Dermatology Times: Have you noticed any different skin cancer trends among different patient populations or ages?

Baker: That's a harder one. I think anecdotally, people regardless of your demographic, or what type of practice setting you're in, we all have suspicions about things that can be causing skin cancer to become more prevalent and prominent, some of which is diet. There are lots of technological advances that have unknown amounts of radiation that we're all being exposed to. So, those are certainly things that there needs to be much more research on to better understand. And there's no clear-cut answer on that. But what we do know is that the aging population is getting to the age where skin cancer is most common. And there's more of these individuals at this age. So, regardless of personal and political beliefs, we know that the aging population who did not protect themselves from the sun, has the highest risk for skin cancer at this time, and we absolutely see this increasing. Hopefully, with some of the trend changes such as realizing that tanning bed use does cause skin cancer and melanoma, as well as some of the bans for tanning bed use for minors, when these things become more common, we can help decrease the amount of skin cancer over time.

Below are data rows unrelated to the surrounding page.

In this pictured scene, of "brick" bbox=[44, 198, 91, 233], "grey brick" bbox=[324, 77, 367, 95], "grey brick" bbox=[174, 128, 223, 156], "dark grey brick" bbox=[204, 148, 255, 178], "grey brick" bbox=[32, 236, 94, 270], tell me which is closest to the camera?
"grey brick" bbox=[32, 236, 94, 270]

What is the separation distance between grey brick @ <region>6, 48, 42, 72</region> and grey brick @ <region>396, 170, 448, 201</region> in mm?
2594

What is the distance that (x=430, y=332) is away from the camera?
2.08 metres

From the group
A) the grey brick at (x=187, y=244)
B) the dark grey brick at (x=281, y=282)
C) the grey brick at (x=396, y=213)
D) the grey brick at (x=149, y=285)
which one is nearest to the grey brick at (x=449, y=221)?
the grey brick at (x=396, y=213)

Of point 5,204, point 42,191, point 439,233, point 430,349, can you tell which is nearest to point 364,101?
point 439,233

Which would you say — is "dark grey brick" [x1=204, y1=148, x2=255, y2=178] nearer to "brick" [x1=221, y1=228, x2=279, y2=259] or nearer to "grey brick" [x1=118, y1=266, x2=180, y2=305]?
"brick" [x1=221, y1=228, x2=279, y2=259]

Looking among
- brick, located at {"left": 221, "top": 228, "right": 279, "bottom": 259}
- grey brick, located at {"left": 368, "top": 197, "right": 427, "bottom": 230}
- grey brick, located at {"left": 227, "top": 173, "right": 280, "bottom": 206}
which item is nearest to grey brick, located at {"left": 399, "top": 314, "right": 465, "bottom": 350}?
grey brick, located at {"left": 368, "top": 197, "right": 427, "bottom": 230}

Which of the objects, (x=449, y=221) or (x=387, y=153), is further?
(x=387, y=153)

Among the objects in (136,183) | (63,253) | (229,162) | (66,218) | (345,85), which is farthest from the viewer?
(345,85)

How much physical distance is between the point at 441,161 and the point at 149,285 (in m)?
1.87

Dermatology Times: Do you have any closing thoughts on Melanoma and Skin Cancer Awareness Month?

Baker: Use this to make yourself better. Life is busy. Most of us have families, we have all these other moving parts in our lives. Take this opportunity to educate yourself on a new technique or a new skill. Or look at the pipeline that's coming for skin cancer treatment or skin cancer detection. It's a really great opportunity to help better educate yourself and know what else is out there, so you can provide the best individualized treatment plan for your patients. Shared decision-making is so important, so if you're providing your patient with all the most appropriate options for treatment, or diagnosis of their skin cancer, put them into the equation and make sure that you're doing what's best for them. The last thing I would say is to get information for your patients to read. So many patients think that skin cancer can't kill them. It can't hurt them. It's just some minor problem. But as clinicians, we all know what can happen. Appropriately educating our patients without using scare techniques is very impactful to them and is going to help them throughout their life.